(A) mRNA expression of npc2 was characterized by in situ hybridization. Expression was ubiquitous at the 4-cell and sphere stage and became more intense in the yolk syncytial layer (arrowheads) to up to 3 dpf. Number of embryos showing representative staining over total embryos examined are indicated in each image. Scale bars: 200 μm (4-cell, Sphere and Shield); 500 μm (24 hpf, 30 hpf and 3 dpf). (B) RT-PCR assessment of npc2 and npc1 mRNA expression from the 4-cell stage to 72 hpf. gapdh was used as an internal control.

(A) Sequencing chromatographs of control npc2, npc2^y536 and npc2^y537 alleles. Arrowheads indicate the area of the induced deletion and nucleotide positions corresponding to the wild-type npc2 gene sequence. (B) Genotyping of npc2^y536 was carried out by using a derived cleaved amplified polymorphic sequence (dCAPS) primer to introduce an artificial BglII restriction enzyme site in the PCR product amplified from the wild-type npc2 allele, followed by BglII digest. The PCR product from control but not npc2^y536 was expected to be cut by BglII. (C) A dCAPS primer was used to introduce an artificial HpyCH4IV restriction enzyme site in the PCR product amplified from the control npc2 allele, followed by HpyCH4IV digest. The PCR product from control but not npc2^y537 was expected to be cut by HpyCH4IV.

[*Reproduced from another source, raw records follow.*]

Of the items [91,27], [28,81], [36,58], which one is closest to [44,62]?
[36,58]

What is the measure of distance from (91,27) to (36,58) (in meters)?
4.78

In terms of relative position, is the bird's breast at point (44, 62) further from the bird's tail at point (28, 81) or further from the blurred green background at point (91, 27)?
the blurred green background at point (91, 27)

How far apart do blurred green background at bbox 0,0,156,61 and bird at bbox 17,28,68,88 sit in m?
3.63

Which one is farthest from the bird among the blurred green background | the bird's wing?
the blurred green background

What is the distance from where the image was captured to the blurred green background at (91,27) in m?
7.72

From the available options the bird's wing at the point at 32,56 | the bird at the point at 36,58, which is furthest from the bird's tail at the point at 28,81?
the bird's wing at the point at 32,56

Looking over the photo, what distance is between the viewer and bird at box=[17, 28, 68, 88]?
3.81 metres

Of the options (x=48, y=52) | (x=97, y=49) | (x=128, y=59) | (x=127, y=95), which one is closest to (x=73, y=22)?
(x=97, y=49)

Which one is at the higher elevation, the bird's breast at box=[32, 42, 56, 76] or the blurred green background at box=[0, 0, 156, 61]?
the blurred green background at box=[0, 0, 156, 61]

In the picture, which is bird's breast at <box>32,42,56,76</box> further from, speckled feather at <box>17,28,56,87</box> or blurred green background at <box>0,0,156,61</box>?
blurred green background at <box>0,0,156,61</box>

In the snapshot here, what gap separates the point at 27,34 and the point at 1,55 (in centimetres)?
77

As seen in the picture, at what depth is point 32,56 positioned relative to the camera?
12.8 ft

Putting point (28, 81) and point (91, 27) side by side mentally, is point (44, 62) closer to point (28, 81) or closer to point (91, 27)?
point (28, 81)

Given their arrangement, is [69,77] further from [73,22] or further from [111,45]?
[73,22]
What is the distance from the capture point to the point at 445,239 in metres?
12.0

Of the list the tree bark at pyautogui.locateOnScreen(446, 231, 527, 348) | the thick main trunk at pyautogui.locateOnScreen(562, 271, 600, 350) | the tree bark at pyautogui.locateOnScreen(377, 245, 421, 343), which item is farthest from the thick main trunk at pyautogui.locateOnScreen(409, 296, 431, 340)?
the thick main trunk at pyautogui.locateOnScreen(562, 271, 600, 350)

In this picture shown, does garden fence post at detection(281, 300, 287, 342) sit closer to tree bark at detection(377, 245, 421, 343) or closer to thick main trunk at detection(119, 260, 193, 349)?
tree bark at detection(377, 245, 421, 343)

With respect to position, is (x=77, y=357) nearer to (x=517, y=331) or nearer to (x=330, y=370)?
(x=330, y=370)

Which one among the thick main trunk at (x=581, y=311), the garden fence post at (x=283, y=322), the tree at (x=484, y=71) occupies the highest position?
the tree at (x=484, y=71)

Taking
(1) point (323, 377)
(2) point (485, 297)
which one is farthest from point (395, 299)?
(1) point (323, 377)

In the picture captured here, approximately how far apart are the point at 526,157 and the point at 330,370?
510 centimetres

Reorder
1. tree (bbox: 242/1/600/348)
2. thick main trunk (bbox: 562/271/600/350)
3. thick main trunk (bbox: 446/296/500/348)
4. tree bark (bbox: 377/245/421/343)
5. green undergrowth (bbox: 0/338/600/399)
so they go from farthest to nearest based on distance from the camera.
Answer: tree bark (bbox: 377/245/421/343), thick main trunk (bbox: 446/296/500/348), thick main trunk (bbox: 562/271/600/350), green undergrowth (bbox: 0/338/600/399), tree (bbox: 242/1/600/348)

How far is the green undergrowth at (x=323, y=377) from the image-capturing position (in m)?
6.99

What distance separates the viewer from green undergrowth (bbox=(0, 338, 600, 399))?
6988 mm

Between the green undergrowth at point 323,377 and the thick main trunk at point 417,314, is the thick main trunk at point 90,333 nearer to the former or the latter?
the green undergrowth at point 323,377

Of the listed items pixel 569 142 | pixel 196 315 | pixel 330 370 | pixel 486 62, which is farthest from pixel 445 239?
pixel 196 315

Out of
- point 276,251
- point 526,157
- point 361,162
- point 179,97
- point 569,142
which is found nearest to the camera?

(A) Live 3 dpf npc2^+/+ and npc2^m/m larvae were stained with LysoTracker Red (LysoR) for 1 h and destained in egg water for 2 h before images were taken. npc2^m/m larva showed intense LysoTracker Red staining of the olfactory placodes (arrowheads). A total of 47 npc2^+/+ and 59 npc2^m/m larvae were examined in three experiments. All examined larvae displayed the same staining patterns as shown here. Scale bars: 100 μm (individual); 400 μm (overlay). (B) Live double staining of npc2^+/+ and npc2^m/m larvae with YO-PRO-1 (neuromast cell marker) and LysoTracker Red. npc2^m/m larva exhibited intense LysoTracker Red staining along lateral line neuromasts but the overall pattern of neuromast organization was unaffected. A total of 67 npc2^+/+ and 75 npc2m/m larvae were examined from three experiments. All larvae displayed the same staining. Scale bars: 1 mm. (C) Filipin-positive puncta were present in 5 and 7 dpf npc2^m/m larvae, indicating unesterified cholesterol accumulation. A total of 26 npc2^+/+ and 19 npc2^m/m 5 dpf larvae and 23 npc2^+/+ and 28 npc2^m/m 7 dpf larvae were examined in three experiments. All examined larvae displayed the same staining patterns. Scale bars: 200 μm.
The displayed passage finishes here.